Developmental disabilities include conditions with mental or physical disabilities. These disabilities begin early in life (by definition before age 22 years) and last throughout the person's lifetime. Some developmental disabilities are only physical such as blindness. Others may include learning, behavioral or language difficulties. Some are a combination of physical and intellectual disabilities. Developmental disabilities impact day-to-day functioning, though to widely varying degrees. Many times children with developmental disabilities will be slower to reach certain milestones. Children reach milestones such as crawling, walking and talking at different paces, but there are milestone guides to help determine if a child is on the right track.

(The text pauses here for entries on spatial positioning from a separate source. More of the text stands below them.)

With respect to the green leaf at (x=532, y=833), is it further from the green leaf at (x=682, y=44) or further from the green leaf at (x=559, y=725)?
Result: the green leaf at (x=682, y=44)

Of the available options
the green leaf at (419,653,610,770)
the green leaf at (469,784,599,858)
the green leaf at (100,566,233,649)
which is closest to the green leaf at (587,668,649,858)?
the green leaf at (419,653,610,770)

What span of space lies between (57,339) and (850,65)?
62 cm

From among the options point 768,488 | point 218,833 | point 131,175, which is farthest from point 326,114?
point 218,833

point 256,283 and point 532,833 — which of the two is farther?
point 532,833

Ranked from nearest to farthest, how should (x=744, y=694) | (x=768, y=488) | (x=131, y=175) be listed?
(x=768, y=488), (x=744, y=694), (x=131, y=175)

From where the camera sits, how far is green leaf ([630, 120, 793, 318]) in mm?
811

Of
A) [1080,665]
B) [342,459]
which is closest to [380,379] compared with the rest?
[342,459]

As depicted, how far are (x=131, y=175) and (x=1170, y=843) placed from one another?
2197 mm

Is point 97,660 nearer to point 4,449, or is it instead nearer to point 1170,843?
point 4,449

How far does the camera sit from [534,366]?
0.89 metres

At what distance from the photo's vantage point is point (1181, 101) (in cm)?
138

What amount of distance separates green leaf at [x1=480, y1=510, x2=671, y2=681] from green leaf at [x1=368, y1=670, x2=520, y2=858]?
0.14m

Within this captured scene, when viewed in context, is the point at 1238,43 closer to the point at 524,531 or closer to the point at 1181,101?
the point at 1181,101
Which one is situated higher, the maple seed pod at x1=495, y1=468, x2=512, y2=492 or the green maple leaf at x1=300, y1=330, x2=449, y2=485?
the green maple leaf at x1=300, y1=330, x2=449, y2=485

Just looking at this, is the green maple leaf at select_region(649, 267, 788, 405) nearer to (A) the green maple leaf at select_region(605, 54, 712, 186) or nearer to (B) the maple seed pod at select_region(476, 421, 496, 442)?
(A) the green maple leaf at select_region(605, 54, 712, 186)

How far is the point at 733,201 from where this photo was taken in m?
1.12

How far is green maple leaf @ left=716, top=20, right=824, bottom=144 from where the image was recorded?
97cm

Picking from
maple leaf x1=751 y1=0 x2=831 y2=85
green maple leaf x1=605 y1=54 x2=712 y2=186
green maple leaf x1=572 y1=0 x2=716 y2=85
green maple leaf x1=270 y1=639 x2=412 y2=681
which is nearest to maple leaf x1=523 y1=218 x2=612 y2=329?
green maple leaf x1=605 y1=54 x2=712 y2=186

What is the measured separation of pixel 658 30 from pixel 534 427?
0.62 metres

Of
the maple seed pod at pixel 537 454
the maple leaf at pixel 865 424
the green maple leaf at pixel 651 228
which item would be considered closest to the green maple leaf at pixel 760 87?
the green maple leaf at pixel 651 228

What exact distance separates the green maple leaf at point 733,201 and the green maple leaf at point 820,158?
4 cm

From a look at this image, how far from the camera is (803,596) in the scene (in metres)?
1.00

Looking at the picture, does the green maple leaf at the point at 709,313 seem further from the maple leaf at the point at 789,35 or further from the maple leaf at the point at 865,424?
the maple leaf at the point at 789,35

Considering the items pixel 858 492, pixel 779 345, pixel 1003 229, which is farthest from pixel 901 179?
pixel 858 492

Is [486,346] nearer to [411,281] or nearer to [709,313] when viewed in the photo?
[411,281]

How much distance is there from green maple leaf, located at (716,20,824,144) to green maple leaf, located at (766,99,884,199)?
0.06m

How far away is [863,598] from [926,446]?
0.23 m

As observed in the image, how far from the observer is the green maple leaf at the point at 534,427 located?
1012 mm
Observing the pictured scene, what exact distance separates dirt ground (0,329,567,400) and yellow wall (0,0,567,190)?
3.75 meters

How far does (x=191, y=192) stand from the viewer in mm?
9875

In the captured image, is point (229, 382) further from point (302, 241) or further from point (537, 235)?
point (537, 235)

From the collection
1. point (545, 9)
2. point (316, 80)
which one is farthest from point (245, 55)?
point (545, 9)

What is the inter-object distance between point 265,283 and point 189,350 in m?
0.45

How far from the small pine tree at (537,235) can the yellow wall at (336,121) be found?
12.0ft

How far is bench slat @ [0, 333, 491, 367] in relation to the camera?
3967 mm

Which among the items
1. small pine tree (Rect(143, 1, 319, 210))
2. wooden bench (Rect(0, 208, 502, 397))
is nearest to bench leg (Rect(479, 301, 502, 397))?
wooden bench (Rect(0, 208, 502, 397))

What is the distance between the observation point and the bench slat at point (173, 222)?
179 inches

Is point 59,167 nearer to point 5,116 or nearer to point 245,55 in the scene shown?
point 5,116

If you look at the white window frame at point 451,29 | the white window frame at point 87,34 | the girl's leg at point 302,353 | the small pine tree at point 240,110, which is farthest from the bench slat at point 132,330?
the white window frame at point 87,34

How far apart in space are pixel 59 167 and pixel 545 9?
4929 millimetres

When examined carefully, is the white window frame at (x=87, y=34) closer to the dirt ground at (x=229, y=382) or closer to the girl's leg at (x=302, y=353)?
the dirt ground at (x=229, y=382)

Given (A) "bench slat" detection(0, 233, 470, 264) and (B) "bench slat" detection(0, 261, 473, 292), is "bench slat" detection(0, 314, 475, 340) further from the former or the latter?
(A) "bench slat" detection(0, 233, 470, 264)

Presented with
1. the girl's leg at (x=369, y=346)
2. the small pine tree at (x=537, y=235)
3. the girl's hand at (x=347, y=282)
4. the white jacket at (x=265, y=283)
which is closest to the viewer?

Many developmental disabilities begin even before birth, some may occur afterwards as a result of injury, infection or other trauma. Most are thought to be caused by a combination of both genetic and environmental factors. Often times, the reason for the developmental disability is unknown. Risk factors during pregnancy include tobacco and alcohol use, toxin, chemical or drug exposures, or infections. Untreated jaundice after birth, low birth weight and premature birth may also play a role. Some examples of developmental disabilities include fetal alcohol syndrome (due to maternal alcohol use during pregnancy) and genetic conditions such as Fragile X and Down syndrome.
It is estimated that 1 in 6 children in the United States has a form of developmental disability. Early diagnosis and intervention can have a significant impact on a child's chance to learn new skills. If a child is suspected to have a delay, a developmental screening assessment should be done. Don't hesitate to have you child screened if you feel there could be a delay. There are many options for help including school, work and social support. Support groups are a good source of information, networking and support.